Obama visits Saudi Arabia's new King Salman
US President Barack Obama has led a large, bipartisan US delegation to Saudi Arabia following the death of King Abdullah.
Mr Obama cut short a trip to India to make time for the brief visit, during which he met new ruler King Salman.
He was accompanied by prominent Republican officials, including former Secretaries of State James Baker and Condoleezza Rice.
Saudi Arabia is a key US ally in a region riven by war and rivalries.
President Obama and First Lady Michelle Obama were met at the airport in Riyadh by King Salman and then driven to Erga Palace, the king's private residence, for dinner.
Mr Obama and King Salman held an hour-long meeting in which they discussed a range of issues including the campaign against Islamic State (IS), US officials said.
Saudi Arabia is among the US-led coalition of Western and Arab nations conducting air strikes against IS in Syria and Iraq.
But relations between Washington and Riyadh have been strained by differences over US policy on the Syrian conflict and its nuclear diplomacy with Shia power Iran - a regional rival of Sunni-ruled Saudi Arabia.
Analysis: Frank Gardner, BBC security correspondent
The two countries have been strategic partners for 70 years but recently there have been strains below the surface of their relationship. The Saudis were dismayed when the US called off their proposed missile strikes against the regime of Syria's Bashar al-Assad in response to his alleged role in a chemical weapons attack in 2013.
The Saudis, like most of the Gulf Arab states, want Mr Assad gone. While they support the US-led coalition against IS, they believe the group can never be defeated while the Syrian president remains in power.
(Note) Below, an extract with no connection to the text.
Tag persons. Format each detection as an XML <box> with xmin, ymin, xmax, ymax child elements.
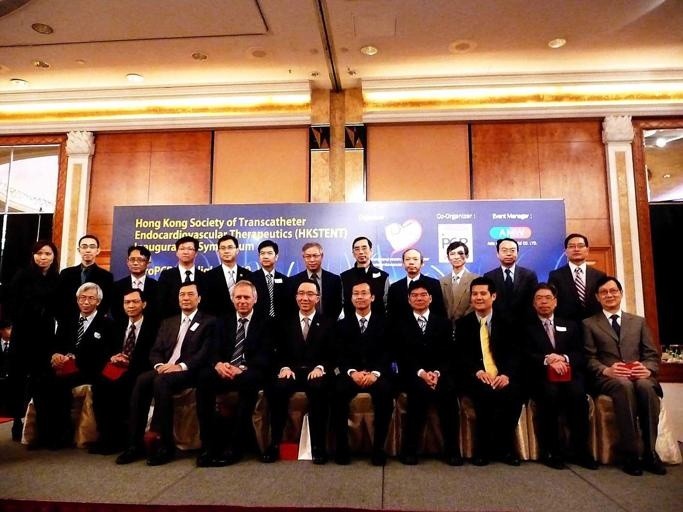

But the Saudi way is to avoid any confrontational talk when hosting a leader of Mr Obama's stature.
Instead, they are likely to leave any tough talking to officials in private.
The two leaders also discussed the security situation in Yemen as well as stability in the global oil market.
Mr Obama stressed the importance of human rights, US officials added, but did not raise the case of Saudi blogger Raif Badawi.
Mr Badawi was sentenced to 1,000 lashes and 10 years in prison last May for "insulting Islam through electronic channels" and "going beyond the realm of obedience".
The sentence provoked an international outcry.
Before his arrival Mr Obama had said one of the main reasons for the visit was to pay respects to the late King Abdullah "who in his own fashion presented some modest reform efforts within the kingdom''.
Mr Obama had been due to visit the Taj Mahal in India on Tuesday, but had to cancel to allow for the four-hour visit to Riyadh.
Also among the 30-strong US delegation were CIA director John Brennan, John McCain, the Republican chairman of the powerful Senate Armed Services Committee, and Republican former National Security Adviser Brent Scowcroft.